3.4. S3 support in DIRAC

Added in version v7r0p19.

DIRAC can be instrumented to work with S3 technology like AWS or CEPH. This technology relies on username/password authentication, so there are two ways of accessing files:

  • If the credentials are available, we perform a direct access

  • If not, we ask the DIRAC service S3Gateway for a presigned URL

Thus, in order to have a fully functionnal system, you need to configure your storage and install the S3Gateway.

Do not forget to add s3 to the appropriate lists of protocols (Multi Protocol)

Warning

S3 is not a third party capable protocol, so you should never add it there. If you try replicating a file from/to S3, DIRAC will make an intermediate local copy

3.4.1. Storage configuration

The S3 storage is configured like any other SE (see StorageElement), but needs 3 more parameters in the protocol section:

  • SecureConnection: if True, connect with https (default)

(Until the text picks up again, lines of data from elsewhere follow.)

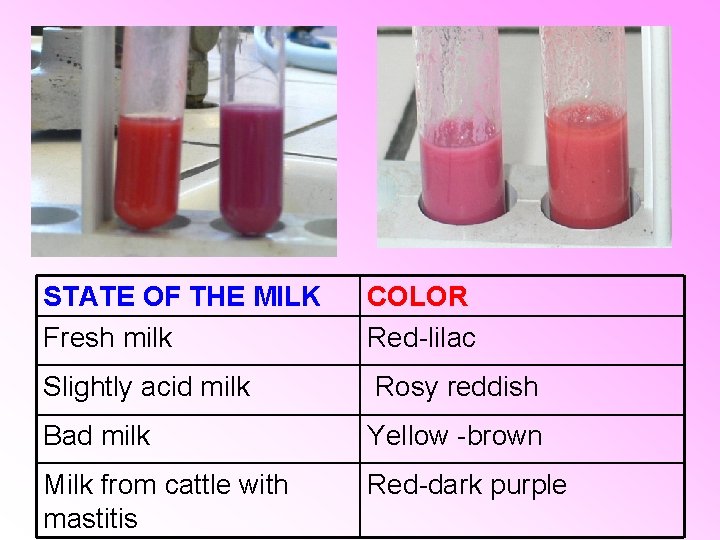 | STATE OF THE MILK | COLOR |
|---|---|
| Fresh milk | Red-lilac |
| Slightly acid milk | Rosy reddish |
| Bad milk | Yellow -brown |
| Milk from cattle with mastitis | Red-dark purple |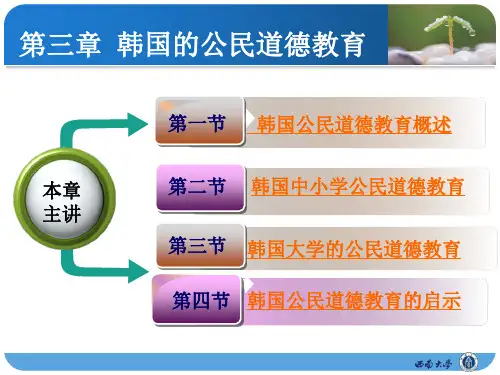 第三章 韩国的公民道德教育

本章主讲

第一节 韩国公民道德教育概述

第二节 韩国中小学公民道德教育

第三节 韩国大学的公民道德教育

第四节 韩国公民道德教育的启示

西南大学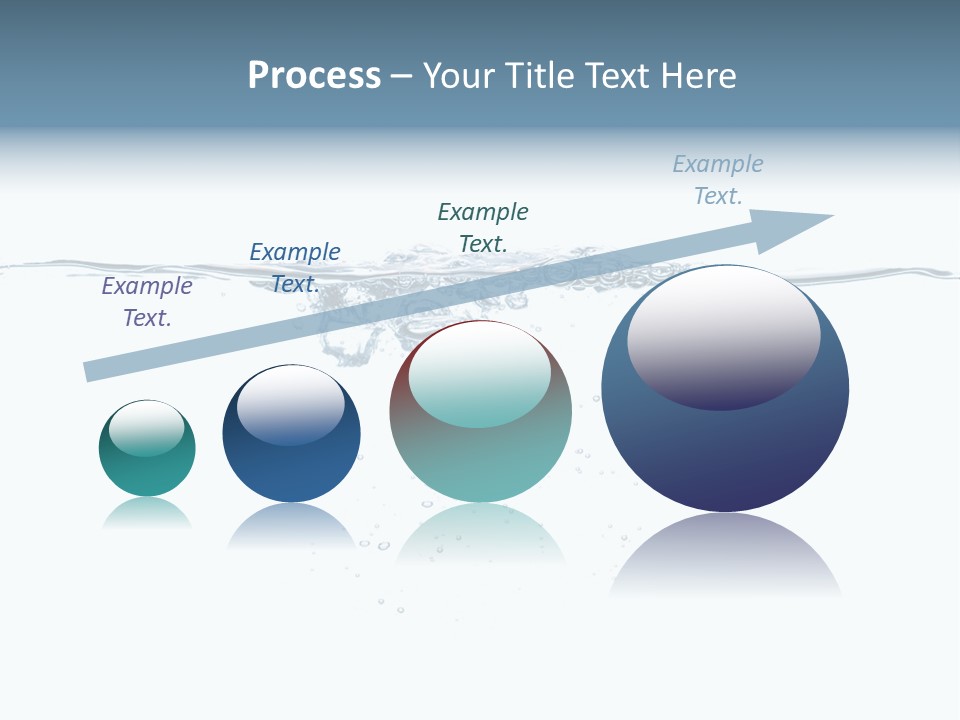 Process – Your Title Text Here

Example Text.

Example Text.

Example Text.

Example Text.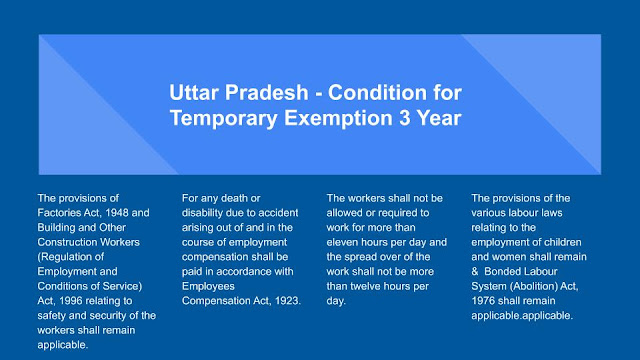 Uttar Pradesh - Condition for Temporary Exemption 3 Year

The provisions of Factories Act, 1948 and Building and Other Construction Workers (Regulation of Employment and Conditions of Service) Act, 1996 relating to safety and security of the workers shall remain applicable.

For any death or disability due to accident arising out of and in the course of employment compensation shall be paid in accordance with Employees Compensation Act, 1923.

The workers shall not be allowed or required to work for more than eleven hours per day and the spread over of the work shall not be more than twelve hours per day.

The provisions of the various labour laws relating to the employment of children and women shall remain & Bonded Labour System (Abolition) Act, 1976 shall remain applicable.applicable.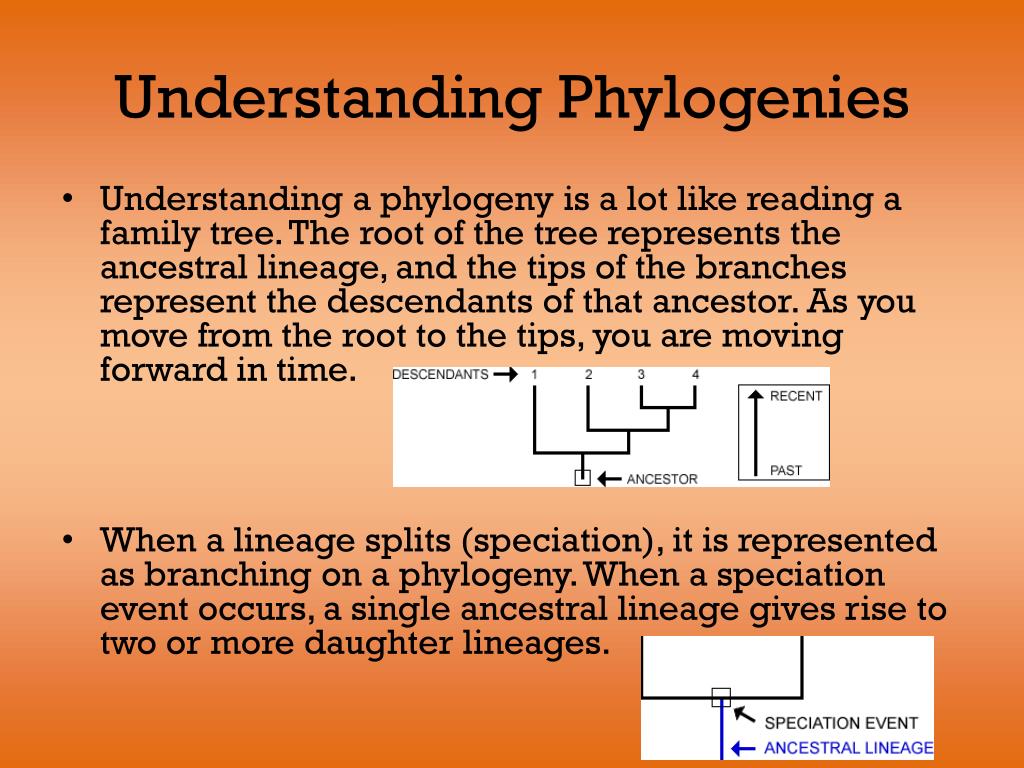 Understanding Phylogenies

• Understanding a phylogeny is a lot like reading a family tree. The root of the tree represents the ancestral lineage, and the tips of the branches represent the descendants of that ancestor. As you move from the root to the tips, you are moving forward in time.

DESCENDANTS 1 2 3 4
ANCESTOR
RECENT
PAST

• When a lineage splits (speciation), it is represented as branching on a phylogeny. When a speciation event occurs, a single ancestral lineage gives rise to two or more daughter lineages.

SPECIATION EVENT
ANCESTRAL LINEAGE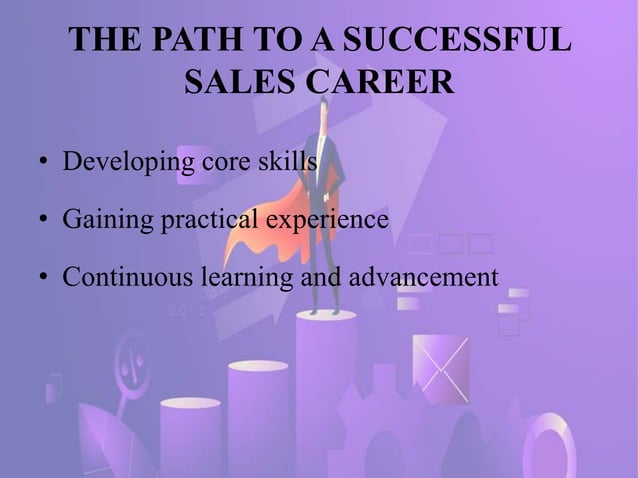 THE PATH TO A SUCCESSFUL SALES CAREER

• Developing core skills

• Gaining practical experience

• Continuous learning and advancement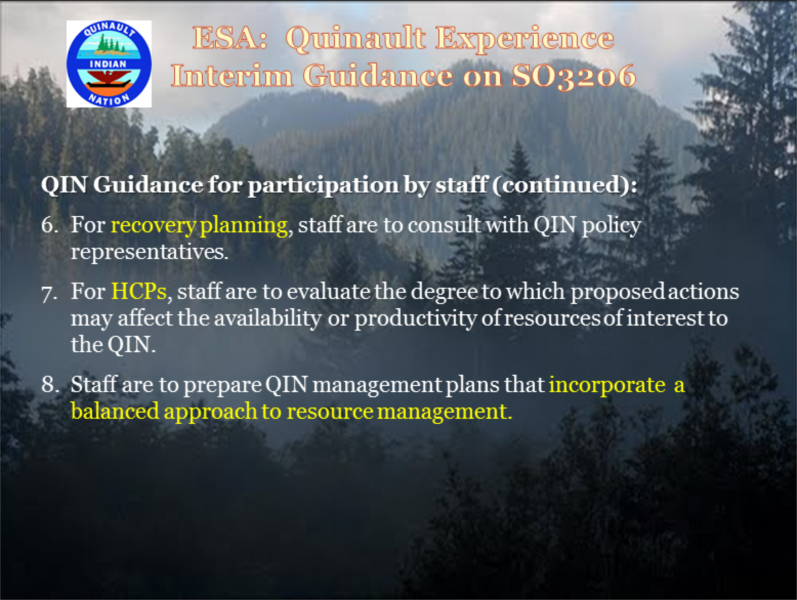 QUINAULT INDIAN NATION

ESA: Quinault Experience
Interim Guidance on SO3206

QIN Guidance for participation by staff (continued):

6. For recovery planning, staff are to consult with QIN policy representatives.

7. For HCPs, staff are to evaluate the degree to which proposed actions may affect the availability or productivity of resources of interest to the QIN.

8. Staff are to prepare QIN management plans that incorporate a balanced approach to resource management.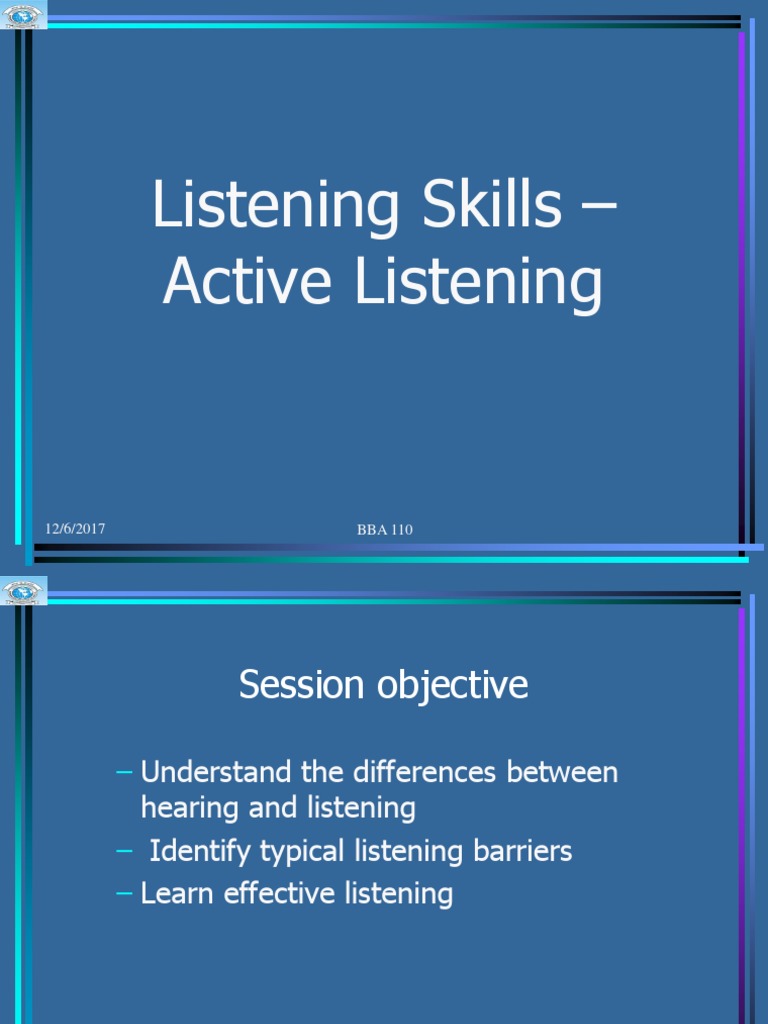 Listening Skills – Active Listening

12/6/2017

BBA 110

Session objective

– Understand the differences between hearing and listening
– Identify typical listening barriers
– Learn effective listening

  • Aws_access_key_id: the access id

  • Aws_secret_access_key: the access password

If the Aws variables are not defined, a presigned URL will be requested to the S3Gateway. The recommended way to set up your storage is to define all it’s configuration in the central CS except the Aws parameters, and define just these specific parameters in the servers local dirac.cfg.

DIRAC expects that there is one bucket per SE, whose name corresponds to the Path parameter of its configuration.

3.4.2. S3Gateway

This installs like any service:

dirac-admin-sysadmin-cli -H diracserver034.institute.tld
> install service DataManagement S3Gateway

Upon starting, the gateway will check all the available S3 SEs defined and load the credentials. This means that one S3Gateway can serve presigned URL for all the S3 storages you may have, and that it can be duplicated at will.

Before returning the URL, the S3Gateway queries the FileCatalog to check permissions.

The URLs are normally valid for 1 hour, except when asking for a URL to be given to an external application (dirac-dms-lfn-accessURL usecase).